A lot of the elves resent Rudolph because he thinks he’s smarter than everyone else. He’s always bragging that just his nose alone is brighter than all the elves put together.

So the elves voted for Santa because he promised them he would make the reindeer pay, and he would give things to the elves.

For example, he promised the elves government-paid vacations so they could escape the North Pole winters and travel to cozy warm climates—like balmy Canada or sunny Siberia.

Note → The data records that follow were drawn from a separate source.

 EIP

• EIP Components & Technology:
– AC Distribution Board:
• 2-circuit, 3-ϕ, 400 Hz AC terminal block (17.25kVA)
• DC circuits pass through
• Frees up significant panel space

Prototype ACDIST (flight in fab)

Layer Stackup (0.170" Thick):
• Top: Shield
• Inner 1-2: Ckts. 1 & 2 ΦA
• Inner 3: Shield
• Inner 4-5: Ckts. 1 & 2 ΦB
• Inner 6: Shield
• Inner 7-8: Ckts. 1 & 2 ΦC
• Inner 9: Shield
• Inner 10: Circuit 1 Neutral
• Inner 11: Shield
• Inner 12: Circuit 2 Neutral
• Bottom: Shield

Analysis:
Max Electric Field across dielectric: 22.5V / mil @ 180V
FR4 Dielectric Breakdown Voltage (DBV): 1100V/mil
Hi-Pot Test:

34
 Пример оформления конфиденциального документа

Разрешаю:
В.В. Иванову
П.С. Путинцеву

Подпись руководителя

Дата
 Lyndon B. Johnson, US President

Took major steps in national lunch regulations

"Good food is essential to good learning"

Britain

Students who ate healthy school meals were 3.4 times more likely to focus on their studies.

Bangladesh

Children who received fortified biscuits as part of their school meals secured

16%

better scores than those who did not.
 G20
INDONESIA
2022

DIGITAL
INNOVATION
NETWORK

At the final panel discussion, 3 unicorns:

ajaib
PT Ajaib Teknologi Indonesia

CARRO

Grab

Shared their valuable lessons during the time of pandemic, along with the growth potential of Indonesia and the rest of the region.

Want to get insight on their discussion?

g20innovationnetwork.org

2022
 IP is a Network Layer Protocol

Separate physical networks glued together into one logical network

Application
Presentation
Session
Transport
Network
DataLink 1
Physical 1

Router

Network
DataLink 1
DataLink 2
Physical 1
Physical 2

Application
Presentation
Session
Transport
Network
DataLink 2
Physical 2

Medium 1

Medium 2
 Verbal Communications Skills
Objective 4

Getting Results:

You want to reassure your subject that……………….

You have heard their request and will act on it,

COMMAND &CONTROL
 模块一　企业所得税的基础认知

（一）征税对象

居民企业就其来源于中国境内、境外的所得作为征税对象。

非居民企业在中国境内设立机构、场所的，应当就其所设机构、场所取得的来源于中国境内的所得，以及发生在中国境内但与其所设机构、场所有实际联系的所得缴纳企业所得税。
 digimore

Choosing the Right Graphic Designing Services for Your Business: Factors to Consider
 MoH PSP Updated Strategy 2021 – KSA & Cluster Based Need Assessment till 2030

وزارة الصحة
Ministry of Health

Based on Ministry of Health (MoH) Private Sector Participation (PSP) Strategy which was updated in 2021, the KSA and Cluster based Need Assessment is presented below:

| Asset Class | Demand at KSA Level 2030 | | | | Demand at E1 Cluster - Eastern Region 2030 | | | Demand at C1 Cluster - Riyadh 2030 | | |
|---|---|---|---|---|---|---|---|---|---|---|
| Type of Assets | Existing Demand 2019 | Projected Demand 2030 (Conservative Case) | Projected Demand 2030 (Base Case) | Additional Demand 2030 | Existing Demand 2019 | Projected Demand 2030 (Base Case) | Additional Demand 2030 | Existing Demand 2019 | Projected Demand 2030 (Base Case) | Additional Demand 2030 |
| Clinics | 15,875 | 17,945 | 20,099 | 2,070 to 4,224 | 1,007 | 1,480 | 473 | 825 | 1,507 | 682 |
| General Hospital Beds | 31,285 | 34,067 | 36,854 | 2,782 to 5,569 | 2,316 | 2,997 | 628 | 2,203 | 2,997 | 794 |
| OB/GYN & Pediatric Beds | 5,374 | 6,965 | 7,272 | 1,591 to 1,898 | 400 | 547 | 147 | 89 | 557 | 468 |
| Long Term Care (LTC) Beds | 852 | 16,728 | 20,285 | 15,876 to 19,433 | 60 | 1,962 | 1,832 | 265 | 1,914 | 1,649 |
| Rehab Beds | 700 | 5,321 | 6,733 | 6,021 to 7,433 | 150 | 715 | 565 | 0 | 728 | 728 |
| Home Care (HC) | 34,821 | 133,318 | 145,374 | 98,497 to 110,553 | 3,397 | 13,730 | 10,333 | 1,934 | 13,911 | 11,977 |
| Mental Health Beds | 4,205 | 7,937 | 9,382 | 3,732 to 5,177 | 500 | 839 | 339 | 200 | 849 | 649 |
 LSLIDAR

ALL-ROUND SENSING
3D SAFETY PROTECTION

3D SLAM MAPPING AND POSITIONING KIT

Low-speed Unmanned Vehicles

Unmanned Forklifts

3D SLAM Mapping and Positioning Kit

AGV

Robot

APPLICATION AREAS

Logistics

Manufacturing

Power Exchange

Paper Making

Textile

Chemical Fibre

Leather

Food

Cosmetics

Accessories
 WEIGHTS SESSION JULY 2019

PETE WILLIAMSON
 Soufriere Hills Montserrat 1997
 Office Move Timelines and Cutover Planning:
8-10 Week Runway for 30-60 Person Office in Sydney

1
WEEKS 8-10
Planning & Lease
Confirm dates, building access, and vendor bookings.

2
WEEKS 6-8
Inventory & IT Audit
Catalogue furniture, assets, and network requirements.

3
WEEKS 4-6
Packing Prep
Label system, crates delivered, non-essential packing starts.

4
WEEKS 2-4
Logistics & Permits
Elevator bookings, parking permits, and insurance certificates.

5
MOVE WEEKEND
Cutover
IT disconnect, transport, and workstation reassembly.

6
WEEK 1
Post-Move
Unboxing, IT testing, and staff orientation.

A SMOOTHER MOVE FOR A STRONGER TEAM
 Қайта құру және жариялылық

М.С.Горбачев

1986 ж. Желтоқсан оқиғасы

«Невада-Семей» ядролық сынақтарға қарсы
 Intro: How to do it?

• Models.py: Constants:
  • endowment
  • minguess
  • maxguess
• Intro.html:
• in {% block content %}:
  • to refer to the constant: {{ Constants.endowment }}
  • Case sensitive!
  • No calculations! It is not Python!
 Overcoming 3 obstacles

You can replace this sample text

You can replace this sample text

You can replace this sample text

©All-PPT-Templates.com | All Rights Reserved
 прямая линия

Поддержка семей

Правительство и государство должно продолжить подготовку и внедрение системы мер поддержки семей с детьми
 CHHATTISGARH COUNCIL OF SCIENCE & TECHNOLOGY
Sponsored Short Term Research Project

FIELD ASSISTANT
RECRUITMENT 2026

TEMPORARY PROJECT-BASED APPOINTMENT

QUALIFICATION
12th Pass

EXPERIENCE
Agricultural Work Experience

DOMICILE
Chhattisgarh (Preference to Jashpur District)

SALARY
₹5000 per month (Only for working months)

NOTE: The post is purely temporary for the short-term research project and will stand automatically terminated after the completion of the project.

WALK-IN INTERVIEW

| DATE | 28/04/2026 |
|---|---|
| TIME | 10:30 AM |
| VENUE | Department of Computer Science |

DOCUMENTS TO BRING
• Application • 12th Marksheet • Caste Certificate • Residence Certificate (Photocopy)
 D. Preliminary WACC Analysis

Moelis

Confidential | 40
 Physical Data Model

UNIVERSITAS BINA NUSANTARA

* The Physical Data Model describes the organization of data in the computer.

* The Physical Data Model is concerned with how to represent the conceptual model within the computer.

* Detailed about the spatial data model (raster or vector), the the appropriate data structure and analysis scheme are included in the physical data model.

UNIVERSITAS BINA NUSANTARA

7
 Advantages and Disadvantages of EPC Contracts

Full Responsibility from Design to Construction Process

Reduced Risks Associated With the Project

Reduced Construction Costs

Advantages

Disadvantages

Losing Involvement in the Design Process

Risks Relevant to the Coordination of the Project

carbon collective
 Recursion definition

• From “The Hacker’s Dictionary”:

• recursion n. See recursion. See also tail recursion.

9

Plus, elves will get free medical treatment under SantaCare. They can even pick their own doctor if they can find one at the North Pole. (Most doctors quit and left when SantaCare was passed, complaining that their stockings weren’t getting filled but were only hung out to dry).

SantaCare also banned junk food at the North Pole, but that caused no problems because it’s about 1,500 miles to the nearest McDonald’s.

Santa also campaigned on a promise to the middle-class elves that he would protect their retirement system—Santa Security. He opposed raising the retirement age for elves; Santa promised to keep it right where it is, at the age of 265. However, the system has problems because elves are living longer. One reason is that dangerous toys are being banned and elves don’t have to make those anymore.

Santa and the Tooth Fairy had some really nasty TV debates during their campaign, but Santa came through with help from one of the moderators, Candy Cane Crowley.

But the biggest vote-getter for Santa was one of the negative ads he ran. It described how the Tooth Fairy was being investigated for sneaking into little children’s bedrooms at night.

Ultimately, Santa got virtually all the elves’ votes, and the Tooth Fairy got votes only from the reindeer. The other animals skipped voting. They were disgusted by the dirty campaigning, so they stayed home. That’s why not a creature was stirring, not even a mouse.

The Tooth Fairy took his loss pretty hard. He was last seen heading south, muttering something about Santa’s not being a native-born Eskimo.